7. Differential expression analysis of long inverted repeats and small RNAs
By aligning small RNA sequencing data to LIRBase, we can obtain the small RNA read count for each LIR in a genome. With multiple biological samples/tissues, we can perform differential expression analysis of long inverted repeats between different biological samples/tissues (Figure 16). The R package DESeq2 (http://www.bioconductor.org/packages/release/bioc/html/DESeq2.html) was utilized to perform differential expression analysis. A read count matrix and a sample information table are required as input data for the differential expression analysis. The sample names in the count matrix and the sample names in the information table must be in the same order. Check the example data provided by LIRBase for the format of a sample information table.
Figure 16. The DESeq submenu under the Expression menu of LIRBase to perform differential expression analysis of LIRs/sRNAs.
The results of DESeq2 can be downloaded as a plain text file or can be viewed in a data table (Figure 16). In addition, the MA-plot and the volcano plot showing the identified differentially expressed LIRs/sRNAs are also generated. A heatmap displaying the sample-to-sample distances can be viewed by clicking the button at the bottom of the sidebar panel under the DESeq submenu.
8. Predict mRNA targets of small RNAs encoded by a LIR
An analysis module was implemented to predict the mRNA targets of small RNAs encoded by a LIR through the detection of complementary matches between small RNAs and the cDNA sequence of protein-coding genes. The input data should be all the small RNAs encoded by a LIR in FASTA format or sequences only (Figure 17). Then the small RNA sequences can be aligned to the cDNA sequences of a specific genome by Bowtie. The alignments were processed to identify complementary matches between small RNAs and the cDNA sequences. An example output is shown in Figure 17.

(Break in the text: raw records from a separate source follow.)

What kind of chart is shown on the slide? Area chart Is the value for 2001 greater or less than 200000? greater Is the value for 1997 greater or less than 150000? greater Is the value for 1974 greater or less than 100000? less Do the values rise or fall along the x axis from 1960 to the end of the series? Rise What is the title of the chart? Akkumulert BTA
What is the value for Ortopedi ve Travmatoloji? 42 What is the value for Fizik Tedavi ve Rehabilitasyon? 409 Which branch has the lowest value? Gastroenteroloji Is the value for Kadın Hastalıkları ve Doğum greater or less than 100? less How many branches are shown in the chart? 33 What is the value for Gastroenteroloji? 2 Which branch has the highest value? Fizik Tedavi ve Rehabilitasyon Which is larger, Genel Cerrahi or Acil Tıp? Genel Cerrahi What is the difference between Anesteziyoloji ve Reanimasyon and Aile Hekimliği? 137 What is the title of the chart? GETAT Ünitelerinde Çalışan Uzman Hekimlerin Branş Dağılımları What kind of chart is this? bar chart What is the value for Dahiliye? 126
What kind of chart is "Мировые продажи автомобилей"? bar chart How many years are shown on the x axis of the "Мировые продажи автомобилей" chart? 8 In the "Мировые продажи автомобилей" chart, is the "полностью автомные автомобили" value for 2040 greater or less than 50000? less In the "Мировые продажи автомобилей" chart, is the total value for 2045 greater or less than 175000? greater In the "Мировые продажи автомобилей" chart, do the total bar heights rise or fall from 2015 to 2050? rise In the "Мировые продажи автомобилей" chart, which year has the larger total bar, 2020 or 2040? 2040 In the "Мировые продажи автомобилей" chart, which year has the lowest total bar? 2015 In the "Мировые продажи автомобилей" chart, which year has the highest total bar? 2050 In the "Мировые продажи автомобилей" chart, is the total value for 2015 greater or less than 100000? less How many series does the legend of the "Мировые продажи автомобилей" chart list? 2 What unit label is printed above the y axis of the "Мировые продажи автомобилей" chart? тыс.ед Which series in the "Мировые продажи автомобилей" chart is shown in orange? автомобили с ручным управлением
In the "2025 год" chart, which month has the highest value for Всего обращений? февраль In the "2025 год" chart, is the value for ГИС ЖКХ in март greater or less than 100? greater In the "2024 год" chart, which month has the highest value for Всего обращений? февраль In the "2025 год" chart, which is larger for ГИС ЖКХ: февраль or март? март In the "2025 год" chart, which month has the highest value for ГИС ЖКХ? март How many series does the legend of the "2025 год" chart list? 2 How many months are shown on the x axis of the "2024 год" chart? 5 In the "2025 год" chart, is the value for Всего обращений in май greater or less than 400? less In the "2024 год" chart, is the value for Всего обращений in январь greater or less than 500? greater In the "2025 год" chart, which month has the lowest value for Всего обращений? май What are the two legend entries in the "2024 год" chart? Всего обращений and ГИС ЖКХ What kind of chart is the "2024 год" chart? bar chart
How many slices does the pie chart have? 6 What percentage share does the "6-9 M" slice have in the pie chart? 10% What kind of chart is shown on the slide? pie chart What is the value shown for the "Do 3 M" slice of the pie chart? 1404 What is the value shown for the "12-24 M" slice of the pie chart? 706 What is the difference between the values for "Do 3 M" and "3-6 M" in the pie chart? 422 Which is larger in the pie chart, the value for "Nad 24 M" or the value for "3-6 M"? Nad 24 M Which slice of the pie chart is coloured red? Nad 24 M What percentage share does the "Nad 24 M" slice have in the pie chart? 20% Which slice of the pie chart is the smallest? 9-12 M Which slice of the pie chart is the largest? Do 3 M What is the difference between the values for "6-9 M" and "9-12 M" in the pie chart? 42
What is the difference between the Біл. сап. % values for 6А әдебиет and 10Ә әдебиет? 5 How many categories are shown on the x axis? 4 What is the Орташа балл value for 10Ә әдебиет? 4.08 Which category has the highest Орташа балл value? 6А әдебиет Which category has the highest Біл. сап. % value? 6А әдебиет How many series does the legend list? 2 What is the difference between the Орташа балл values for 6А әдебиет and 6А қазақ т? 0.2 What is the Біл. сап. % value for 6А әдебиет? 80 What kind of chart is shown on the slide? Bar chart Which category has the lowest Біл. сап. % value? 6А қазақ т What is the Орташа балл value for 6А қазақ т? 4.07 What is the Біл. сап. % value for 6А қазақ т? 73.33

Figure 17. The Target menu of LIRBase.
9. Predict and visualize the secondary structure of the potential hpRNA encoded by a LIR
We utilized the RNAfold software to predict and visualize the secondary structure of the potential hpRNA encoded by a LIR (Figure 18). The input data should be the DNA sequence of a single LIR. The secondary structure in dot-bracket notation is displayed in the main panel. The secondary structure in PNG image can be viewed by clicking the button on the top of the main panel. High-resolution image of the predicted secondary structure can be downloaded as PDF files.
Figure 18. The Visualize menu of LIRBase.
The information of 427 genomes collected in LIRBase is displayed in the Download menu of LIRBase (Figure 19).
Figure 19. The Download menu of LIRBase.
11. Download LIRs identified in 427 eukaryotic genomes, and the corresponding BLAST/Bowtie index database
In addition to be used online at https://venyao.xyz/lirbase/, LIRBase can be deployed on a personal local or web Linux server. Deployment of LIRBase is platform independent, i.e., LIRBase can be deployed on any platform with the R environment available. The detailed steps are described in the Installation submenu under the Help menu of LIRBase (Figure 20).
Figure 20. The Installation submenu under the Help menu of LIRBase.
The source code of LIRBase is deposited in GitHub (https://github.com/venyao/LIRBase). As the file size of identified LIRs and the corresponding BLAST/Bowtie databases of the 427 eukaryotic genomes are too large, these datasets were not deposited in GitHub. Instead, these data can be downloaded from https://venyao.xyz/lirbase/ through the Download menu (Figure 21).
Figure 21. The Download menu of LIRBase.
12. About LIR and LIRBase
The definition of long inverted repeat, the biogenesis pathway of siRNAs from long inverted repeat and the biological roles of siRNAs generated in this pathway are elaborated in the About submenu under the Help menu of LIRBase (Figure 22). These results implied that a platform for comprehensive annotation and analysis of siRNAs derived from long inverted repeat is in urgent need.
Figure 22. The About submenu under the Help menu of LIRBase.